HCS385 V7 Financial Analysis Calculations Worksheet
Hcs385 V7financial Analysis Calculations Worksheethcs385 V7page 2 Of
Complete Parts 1, 2, and 3 using the provided prompts. Part 1 involves matching definitions A–J with the corresponding financial ratio questions in the table. Part 2 requires performing financial ratio calculations in Excel. Part 3 entails writing a 150- to 350-word summary evaluating the financial analysis, making recommendations regarding the purchase of Hillside, Inc., and supporting conclusions with ratios, citing sources as per APA standards.
Paper For Above instruction
Financial analysis is a crucial tool used by healthcare administrators to evaluate the financial health and operational efficiency of organizations. In this exercise, we first establish a connection between key financial concepts and their definitions, followed by calculating pertinent financial ratios, and finally synthesizing this data into a comprehensive summary to inform decision-making.
Part 1 of the assignment involves matching definitions with corresponding financial ratio questions. This exercise helps clarify understanding of core financial metrics. Definition A, "Indicates the desired level of performance an organization wants to compare itself with," pertains to benchmarking, which sets standards based on organizational goals or industry standards. B, "Acid test ratio," measures immediate liquidity, assessing whether a firm can meet its short-term obligations without selling inventory. C, "Ratio analysis," involves evaluating financial ratios to interpret a company's performance. D, "Types of financial ratios," refers to categories like liquidity, profitability, activity, and capital structure ratios. E, "An expression of the relationship between two numbers as a single number," describes a ratio itself. F, "Operating margin," indicates profitability by calculating operating income relative to sales. G, "Current assets divided by current liabilities," defines the current ratio, a liquidity measure. H, "Days in accounts receivable," calculates the average time to collect receivables, an activity ratio. I, "Measures how organization's assets are financed and how able the organization is to pay for new debt," references capital structure ratios. J, "Measures how productive the fixed assets of the business are in generating operating revenues," pertains to fixed asset turnover ratio.
Part 2 involves calculating the selected financial ratios using Excel. Key ratios like the current ratio, acid-test ratio, operating margin, and fixed asset turnover provide quantitative insights into financial stability, liquidity, profitability, and efficiency. These calculations utilize financial statement data such as current assets, current liabilities, net income, sales, and fixed assets, permitting an in-depth assessment of Hillside, Inc.'s financial status.
In Part 3, drafting the financial performance summary requires integrating the ratio analysis results. A balanced view should address whether Hillside, Inc. exhibits positive or negative financial outlook based on ratios like liquidity (current and acid-test), profitability (operating margin), and efficiency (fixed asset turnover). If ratios suggest robust liquidity and profitability, the outlook could be positive, indicating a sound investment. Conversely, weak ratios might imply financial instability or insufficient operational efficiency. Recommendations should be grounded in these findings. If the ratios reflect a strong financial position, it would support proceeding with the acquisition to enhance supply chain capabilities. However, if financial metrics reveal vulnerabilities, a cautious approach or further investigation is advised.

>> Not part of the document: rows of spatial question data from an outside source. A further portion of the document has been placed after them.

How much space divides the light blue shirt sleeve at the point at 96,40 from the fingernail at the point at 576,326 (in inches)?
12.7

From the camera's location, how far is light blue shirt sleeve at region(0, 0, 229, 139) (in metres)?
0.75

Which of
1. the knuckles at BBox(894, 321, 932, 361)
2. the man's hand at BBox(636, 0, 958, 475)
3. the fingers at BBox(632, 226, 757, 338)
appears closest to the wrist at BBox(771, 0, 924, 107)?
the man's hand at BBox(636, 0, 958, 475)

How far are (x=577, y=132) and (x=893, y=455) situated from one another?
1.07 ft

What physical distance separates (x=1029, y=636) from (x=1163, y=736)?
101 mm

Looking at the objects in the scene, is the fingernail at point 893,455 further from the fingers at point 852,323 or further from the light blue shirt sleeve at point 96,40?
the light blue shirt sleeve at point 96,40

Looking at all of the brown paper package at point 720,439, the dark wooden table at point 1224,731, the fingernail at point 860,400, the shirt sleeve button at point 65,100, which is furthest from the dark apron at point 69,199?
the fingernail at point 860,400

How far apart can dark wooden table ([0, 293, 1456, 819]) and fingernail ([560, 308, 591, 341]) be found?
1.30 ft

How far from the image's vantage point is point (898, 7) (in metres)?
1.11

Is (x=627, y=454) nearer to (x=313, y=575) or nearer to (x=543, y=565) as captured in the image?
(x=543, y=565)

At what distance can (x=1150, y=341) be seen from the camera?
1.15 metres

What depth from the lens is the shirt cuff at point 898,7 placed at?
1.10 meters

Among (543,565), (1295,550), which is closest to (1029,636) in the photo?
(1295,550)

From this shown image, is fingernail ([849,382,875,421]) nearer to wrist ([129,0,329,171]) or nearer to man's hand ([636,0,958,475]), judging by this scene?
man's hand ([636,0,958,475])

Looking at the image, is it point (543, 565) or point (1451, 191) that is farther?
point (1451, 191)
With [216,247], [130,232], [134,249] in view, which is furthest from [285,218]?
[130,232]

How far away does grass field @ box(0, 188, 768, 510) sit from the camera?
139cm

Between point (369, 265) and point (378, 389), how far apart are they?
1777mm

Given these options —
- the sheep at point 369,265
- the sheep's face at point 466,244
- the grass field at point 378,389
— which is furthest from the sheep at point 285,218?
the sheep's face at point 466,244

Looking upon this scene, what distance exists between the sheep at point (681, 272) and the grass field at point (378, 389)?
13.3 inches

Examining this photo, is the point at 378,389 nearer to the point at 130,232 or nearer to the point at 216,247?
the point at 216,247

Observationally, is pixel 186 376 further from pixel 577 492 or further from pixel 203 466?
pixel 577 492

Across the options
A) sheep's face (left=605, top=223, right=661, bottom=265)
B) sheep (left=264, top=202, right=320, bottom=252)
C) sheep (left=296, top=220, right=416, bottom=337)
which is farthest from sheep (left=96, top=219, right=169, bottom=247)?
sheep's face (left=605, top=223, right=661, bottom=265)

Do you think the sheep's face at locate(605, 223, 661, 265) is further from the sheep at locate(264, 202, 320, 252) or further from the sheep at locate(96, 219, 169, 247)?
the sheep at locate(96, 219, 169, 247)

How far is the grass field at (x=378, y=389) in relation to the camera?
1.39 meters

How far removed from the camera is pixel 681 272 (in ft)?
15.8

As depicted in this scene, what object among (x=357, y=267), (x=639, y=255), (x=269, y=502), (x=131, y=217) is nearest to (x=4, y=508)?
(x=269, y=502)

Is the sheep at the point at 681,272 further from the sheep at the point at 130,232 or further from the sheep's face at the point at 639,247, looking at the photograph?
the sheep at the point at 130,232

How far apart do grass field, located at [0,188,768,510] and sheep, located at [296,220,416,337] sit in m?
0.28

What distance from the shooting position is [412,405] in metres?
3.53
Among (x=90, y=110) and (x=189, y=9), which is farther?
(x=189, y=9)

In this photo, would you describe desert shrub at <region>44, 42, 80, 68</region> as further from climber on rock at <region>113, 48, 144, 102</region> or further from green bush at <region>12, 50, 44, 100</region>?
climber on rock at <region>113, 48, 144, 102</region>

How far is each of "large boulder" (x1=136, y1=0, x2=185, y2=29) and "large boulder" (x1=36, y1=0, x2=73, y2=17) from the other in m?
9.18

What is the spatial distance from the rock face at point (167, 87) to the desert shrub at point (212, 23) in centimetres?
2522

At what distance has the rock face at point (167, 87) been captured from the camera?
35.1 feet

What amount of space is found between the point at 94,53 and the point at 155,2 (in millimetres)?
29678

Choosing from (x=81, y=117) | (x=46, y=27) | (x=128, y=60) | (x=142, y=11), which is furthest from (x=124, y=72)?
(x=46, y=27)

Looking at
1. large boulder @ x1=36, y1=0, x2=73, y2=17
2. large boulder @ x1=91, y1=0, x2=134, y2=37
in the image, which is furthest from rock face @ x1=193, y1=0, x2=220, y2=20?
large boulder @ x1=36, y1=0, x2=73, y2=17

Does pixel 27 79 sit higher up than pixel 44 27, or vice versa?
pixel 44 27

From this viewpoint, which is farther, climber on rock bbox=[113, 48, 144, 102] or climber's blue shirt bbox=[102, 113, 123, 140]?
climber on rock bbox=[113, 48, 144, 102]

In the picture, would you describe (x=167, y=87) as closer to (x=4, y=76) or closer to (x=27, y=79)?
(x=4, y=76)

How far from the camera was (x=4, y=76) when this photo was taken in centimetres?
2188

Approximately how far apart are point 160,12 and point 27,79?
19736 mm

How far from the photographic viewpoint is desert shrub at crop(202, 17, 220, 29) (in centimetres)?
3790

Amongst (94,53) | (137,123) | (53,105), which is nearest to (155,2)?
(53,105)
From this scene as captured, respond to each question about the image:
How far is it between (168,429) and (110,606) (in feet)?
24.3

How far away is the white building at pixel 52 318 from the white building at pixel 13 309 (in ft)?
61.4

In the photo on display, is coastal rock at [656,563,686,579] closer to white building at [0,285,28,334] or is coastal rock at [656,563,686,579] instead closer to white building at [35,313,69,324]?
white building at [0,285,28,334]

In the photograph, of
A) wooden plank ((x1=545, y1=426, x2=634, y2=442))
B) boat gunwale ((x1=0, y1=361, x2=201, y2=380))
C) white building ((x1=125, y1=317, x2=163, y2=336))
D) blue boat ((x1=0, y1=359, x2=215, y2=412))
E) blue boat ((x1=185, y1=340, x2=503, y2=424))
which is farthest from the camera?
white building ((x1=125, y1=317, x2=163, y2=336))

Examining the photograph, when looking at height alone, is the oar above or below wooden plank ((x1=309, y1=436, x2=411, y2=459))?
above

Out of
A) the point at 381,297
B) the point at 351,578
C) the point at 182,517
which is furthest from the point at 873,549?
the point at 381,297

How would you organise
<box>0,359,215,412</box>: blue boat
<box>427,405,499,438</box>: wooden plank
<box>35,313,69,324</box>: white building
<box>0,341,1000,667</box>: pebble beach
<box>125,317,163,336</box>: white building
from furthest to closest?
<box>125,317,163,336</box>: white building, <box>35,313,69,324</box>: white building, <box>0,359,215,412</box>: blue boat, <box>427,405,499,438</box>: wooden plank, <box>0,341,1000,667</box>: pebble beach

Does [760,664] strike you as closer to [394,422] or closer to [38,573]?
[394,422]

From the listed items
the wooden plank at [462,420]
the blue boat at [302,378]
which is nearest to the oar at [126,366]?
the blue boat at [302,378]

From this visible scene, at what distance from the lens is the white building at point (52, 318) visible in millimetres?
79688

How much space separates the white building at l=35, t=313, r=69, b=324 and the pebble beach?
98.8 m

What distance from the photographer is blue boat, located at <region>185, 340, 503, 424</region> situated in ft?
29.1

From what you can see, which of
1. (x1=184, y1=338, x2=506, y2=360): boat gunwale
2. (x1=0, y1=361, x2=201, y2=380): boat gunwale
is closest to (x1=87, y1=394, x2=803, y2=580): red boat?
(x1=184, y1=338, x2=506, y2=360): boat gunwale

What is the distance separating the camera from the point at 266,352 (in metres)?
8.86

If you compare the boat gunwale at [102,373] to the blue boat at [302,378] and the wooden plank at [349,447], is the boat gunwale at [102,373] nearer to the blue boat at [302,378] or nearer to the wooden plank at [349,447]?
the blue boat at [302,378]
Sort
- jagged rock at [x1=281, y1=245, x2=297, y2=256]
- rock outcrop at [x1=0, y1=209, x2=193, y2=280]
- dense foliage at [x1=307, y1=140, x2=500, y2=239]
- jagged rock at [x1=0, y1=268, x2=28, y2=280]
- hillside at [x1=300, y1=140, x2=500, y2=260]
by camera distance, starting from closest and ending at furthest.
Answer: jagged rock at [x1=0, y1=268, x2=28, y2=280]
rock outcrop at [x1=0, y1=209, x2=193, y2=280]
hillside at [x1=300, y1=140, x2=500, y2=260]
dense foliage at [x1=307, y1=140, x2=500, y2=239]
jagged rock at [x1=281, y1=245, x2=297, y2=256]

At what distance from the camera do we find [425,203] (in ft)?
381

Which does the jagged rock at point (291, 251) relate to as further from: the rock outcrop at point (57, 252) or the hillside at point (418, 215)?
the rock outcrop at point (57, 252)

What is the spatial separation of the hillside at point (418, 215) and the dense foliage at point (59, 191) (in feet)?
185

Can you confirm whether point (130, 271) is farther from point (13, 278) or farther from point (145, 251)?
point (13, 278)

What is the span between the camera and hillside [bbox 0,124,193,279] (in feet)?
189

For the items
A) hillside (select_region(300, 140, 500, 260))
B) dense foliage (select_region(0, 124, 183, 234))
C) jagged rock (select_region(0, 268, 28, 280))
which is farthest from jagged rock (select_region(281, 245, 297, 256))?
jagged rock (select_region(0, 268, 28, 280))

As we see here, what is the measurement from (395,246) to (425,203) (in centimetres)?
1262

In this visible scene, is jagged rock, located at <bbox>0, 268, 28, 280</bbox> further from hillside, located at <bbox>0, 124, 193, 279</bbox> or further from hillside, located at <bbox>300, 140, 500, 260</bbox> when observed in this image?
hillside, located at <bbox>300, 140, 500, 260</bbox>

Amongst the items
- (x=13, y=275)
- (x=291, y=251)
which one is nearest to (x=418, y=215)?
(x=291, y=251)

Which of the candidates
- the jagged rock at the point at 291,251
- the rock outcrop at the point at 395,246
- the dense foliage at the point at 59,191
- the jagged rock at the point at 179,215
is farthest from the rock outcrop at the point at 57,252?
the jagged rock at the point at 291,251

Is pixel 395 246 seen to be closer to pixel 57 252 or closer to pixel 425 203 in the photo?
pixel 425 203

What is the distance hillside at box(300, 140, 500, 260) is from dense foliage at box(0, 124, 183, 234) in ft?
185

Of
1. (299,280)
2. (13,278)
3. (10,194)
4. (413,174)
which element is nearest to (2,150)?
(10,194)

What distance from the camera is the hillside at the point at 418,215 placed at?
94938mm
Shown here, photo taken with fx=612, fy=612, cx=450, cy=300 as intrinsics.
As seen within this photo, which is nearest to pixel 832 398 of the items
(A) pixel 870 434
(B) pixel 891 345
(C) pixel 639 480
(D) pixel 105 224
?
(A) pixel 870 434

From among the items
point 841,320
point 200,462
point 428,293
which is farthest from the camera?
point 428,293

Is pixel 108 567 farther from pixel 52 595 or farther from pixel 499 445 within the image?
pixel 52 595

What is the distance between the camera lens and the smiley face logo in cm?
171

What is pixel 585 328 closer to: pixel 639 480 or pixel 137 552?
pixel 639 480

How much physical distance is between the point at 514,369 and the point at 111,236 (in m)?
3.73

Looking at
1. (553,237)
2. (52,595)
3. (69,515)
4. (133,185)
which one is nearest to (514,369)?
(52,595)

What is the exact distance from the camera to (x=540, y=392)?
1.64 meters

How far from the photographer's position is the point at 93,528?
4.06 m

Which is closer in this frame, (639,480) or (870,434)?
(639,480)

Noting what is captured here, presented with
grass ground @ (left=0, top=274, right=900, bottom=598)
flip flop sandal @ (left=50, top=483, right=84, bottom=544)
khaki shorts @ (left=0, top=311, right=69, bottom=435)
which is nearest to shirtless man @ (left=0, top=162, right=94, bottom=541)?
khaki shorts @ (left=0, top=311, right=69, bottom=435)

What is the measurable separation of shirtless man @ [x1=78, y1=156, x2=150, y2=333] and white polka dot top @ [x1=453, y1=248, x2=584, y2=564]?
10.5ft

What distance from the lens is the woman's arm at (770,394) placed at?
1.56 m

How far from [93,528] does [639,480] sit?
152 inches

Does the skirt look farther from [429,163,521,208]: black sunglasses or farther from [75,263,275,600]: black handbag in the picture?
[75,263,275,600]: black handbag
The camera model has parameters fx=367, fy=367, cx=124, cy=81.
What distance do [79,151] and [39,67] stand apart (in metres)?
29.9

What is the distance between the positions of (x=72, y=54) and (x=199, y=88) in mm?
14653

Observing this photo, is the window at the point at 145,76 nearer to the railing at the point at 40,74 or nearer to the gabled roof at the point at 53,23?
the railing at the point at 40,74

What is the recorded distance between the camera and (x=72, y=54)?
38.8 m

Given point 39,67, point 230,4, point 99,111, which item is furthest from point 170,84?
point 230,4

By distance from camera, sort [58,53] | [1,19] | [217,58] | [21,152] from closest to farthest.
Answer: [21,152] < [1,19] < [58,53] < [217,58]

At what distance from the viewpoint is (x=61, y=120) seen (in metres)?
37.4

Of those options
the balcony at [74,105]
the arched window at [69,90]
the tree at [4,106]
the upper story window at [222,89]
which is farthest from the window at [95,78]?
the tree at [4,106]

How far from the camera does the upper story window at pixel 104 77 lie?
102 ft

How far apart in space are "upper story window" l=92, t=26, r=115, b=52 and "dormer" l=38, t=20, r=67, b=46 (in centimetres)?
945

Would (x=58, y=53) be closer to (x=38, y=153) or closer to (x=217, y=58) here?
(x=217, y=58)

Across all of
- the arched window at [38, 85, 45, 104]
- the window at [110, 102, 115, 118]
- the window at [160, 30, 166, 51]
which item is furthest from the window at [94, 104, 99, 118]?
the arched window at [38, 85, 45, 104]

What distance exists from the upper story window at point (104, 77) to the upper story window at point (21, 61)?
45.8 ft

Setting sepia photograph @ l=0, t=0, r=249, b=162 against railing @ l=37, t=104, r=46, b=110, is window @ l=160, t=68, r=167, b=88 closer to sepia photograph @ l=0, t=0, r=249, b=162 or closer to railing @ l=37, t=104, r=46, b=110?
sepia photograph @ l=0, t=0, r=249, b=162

This financial assessment underscores the importance of ratio analysis in strategic decision-making within healthcare management. Accurate interpretation ensures sound investments and sustainable growth. All assertions and conclusions should cite credible sources, such as industry reports or financial textbooks, formatted according to APA guidelines.
References
- Brigham, E. F., & Ehrhardt, M. C. (2016). Financial Management: Theory & Practice. Cengage Learning.
- Gibson, C. H. (2017). Financial Reporting & Analysis. Cengage Learning.
- Higgins, R. C. (2012).Analysis for Financial Management. McGraw-Hill Education.
- Ross, S. A., Westerfield, R. W., & Jaffe, J. (2016). Corporate Finance. McGraw-Hill Education.
- Wild, J. J., Subramanyam, K. R., & Halsey, R. F. (2014). Financial Statement Analysis. McGraw-Hill Education.
- Zeighami, A., & Rezaei, A. (2018). Financial Ratios and Corporate Performance: Evidence from Healthcare Sector. Journal of Financial Analysis & Management, 21(2), 95-112.
- American Hospital Association. (2021). Hospital Financial Pulse. AHA Publishing.
- Healthcare Financial Management Association. (2020). HFMA Annual Survey of Hospital Financial Trends.
- Smith, P., & Smith, J. (2019). Strategic Financial Management in Healthcare. Elsevier.
- Weygandt, J. J., Kimmel, P. D., & Kieso, D. E. (2019). Financial Accounting. Wiley.